» Texte:

Le retour de l’esclavage

Le « remède » : manif’ anti-esclavage à Paris
(Photo AFP)

Parmi les nombreuses malédictions de ce début de millénaire, l’esclavage vient de faire un retour triomphal : la chaîne d’information américaine CNN a révélé, film à l’appui, que des migrants étaient vendus comme du bétail sur le marché libyen.

LA RÉACTION d’Emmanuel Macron, qui a dénoncé un crime contre l’humanité, est salutaire, mais, pour le moment, il hurle dans le vide. On attend plutôt une mobilisation mondiale contre une pratique qui nous renvoie tous à des moeurs que l’on croyait révolues, mais qui persistent. Comme il fallait s’y attendre, les mea culpa occidentaux sont nombreux. C’est forcément notre faute. C’est nous qui sommes intervenus en Libye et y avons aggravé le chaos, c’est nous qui n’ouvrons pas les bras à l’immigration et livrons à des brutes assoiffées d’argent les malheureux fuyant cette terre de douleur qu’est l’Afrique. C’est nous qui, après avoir poursuivi les passeurs, avons conclu des accords avec eux (les soupçons concernent les autorités italiennes) pour qu’ils empêchent les émigrés clandestins de franchir la Méditerranée. Il est inutile de démontrer, par exemple, qu’Angela Merkel paie aujourd’hui sa générosité à l’égard des migrants et que, si nous, Européens, cédons à la compassion, aussi légitime qu’elle soit, nous finirons tous par être gouvernés par l’extrême droite.

» Parties de l'exercice:
A: Répondez aux questions suivantes à l'aide de l'article sur le retour de l'esclavage, chacune sur sa propre ligne :
(i) Quelle chaîne d'information a révélé que des migrants étaient vendus sur le marché libyen ?
(ii) Comment Emmanuel Macron a-t-il qualifié cette pratique ?
(iii) Quelles autorités sont soupçonnées d'avoir conclu des accords avec les passeurs ?
B: Poursuivez l'article sur le retour de l'esclavage à partir de sa dernière phrase.

» Données:

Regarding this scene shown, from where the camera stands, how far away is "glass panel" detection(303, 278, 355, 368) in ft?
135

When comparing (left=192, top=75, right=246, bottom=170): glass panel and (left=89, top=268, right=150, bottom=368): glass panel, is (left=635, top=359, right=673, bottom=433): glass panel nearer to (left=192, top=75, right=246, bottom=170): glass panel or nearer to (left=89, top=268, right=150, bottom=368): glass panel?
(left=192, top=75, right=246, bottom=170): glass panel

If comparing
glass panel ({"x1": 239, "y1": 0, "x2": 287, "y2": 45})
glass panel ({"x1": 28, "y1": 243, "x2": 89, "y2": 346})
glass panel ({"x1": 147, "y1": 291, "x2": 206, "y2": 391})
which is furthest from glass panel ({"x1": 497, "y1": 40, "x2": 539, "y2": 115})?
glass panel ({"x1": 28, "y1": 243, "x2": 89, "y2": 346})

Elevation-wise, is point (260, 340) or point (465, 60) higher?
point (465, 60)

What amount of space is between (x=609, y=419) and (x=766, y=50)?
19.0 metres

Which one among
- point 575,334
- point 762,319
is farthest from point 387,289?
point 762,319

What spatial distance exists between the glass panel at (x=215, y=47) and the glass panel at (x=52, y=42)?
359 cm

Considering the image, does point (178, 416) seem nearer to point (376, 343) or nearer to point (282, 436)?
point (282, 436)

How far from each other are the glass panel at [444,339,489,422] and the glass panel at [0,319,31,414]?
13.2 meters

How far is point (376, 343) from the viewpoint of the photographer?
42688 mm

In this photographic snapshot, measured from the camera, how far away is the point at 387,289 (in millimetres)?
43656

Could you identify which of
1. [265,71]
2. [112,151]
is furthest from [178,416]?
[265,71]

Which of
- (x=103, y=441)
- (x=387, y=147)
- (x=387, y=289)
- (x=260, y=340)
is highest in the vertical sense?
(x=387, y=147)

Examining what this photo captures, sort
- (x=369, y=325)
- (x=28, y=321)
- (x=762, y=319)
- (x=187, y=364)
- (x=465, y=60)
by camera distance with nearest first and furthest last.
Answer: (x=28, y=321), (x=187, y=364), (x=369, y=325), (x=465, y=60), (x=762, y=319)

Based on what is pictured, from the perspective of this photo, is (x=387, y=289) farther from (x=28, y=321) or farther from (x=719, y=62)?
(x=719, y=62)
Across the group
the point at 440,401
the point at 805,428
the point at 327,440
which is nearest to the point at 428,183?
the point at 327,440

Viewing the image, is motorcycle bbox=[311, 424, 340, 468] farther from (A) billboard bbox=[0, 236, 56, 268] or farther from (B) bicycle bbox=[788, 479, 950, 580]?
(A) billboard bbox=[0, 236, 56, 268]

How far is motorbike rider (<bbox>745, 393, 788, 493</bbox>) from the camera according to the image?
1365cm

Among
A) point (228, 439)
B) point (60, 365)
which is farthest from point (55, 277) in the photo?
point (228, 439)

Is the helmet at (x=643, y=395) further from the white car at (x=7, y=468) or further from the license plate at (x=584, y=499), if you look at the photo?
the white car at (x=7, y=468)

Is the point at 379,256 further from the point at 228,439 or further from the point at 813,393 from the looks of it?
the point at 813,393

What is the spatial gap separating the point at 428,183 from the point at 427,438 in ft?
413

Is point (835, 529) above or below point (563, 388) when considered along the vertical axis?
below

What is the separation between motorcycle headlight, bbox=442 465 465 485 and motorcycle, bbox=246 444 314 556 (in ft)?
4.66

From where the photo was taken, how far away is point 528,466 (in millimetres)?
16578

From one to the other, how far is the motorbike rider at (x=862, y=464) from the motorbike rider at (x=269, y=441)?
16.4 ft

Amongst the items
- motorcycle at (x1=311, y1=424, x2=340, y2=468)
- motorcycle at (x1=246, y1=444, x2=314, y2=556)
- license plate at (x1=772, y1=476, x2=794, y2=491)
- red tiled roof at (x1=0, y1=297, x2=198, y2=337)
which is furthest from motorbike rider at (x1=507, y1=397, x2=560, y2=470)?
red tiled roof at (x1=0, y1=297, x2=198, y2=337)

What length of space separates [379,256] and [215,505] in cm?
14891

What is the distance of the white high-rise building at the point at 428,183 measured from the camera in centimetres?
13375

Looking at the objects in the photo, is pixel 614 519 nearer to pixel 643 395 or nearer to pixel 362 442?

» Corrigés:
A:
(i) La chaîne d'information américaine CNN.
(ii) Il l'a dénoncée comme un crime contre l'humanité.
(iii) Les autorités italiennes.

B:
Sommes-nous coupables ?

Nous ne sommes pas formidablement organisés pour faire face au phénomène de l’immigration, et lui trouver des solutions humanistes, mais l’Europe n’est pas responsable de tout. Elle n’est pas responsable d’une immigration massive et censée diminuer grâce à la croissance en Afrique, qui est élevée. Elle n’est pas responsable de l’apathie des gouvernements africains qui ne font strictement rien pour empêcher leurs nationaux de quitter la mère patrie. La France n’est pas totalement responsable du chaos indescriptible qui règne en Libye. Elle n’y est intervenue que pour empêcher la destruction de Benghazi voulue par Mouammar Kadhafi. Elle s’est sans doute retirée un peu vite, mais elle est engagée dans le Sahel et n’a pas les moyens humains et matériels de combattre sur plusieurs fronts à la fois. L’Allemagne, de son côté, a accueilli en une fois un million d’immigrants, dont elle s’occupe à grands frais et elle a réussi à tarir l’immigration en provenance du Proche-Orient en payant la Turquie en monnaie sonnante et trébuchante. L’Italie a fait tout ce qu’elle a pu pour recevoir les immigrés, pour les sauver de la noyade, pour leur assurer un traitement correct et c’est en désespoir de cause, face à un problème qui engloutit ses personnels et ses finances, qu’elle a tenté de fixer les migrants en Libye par des moyens occultes.

Les fous de Libye.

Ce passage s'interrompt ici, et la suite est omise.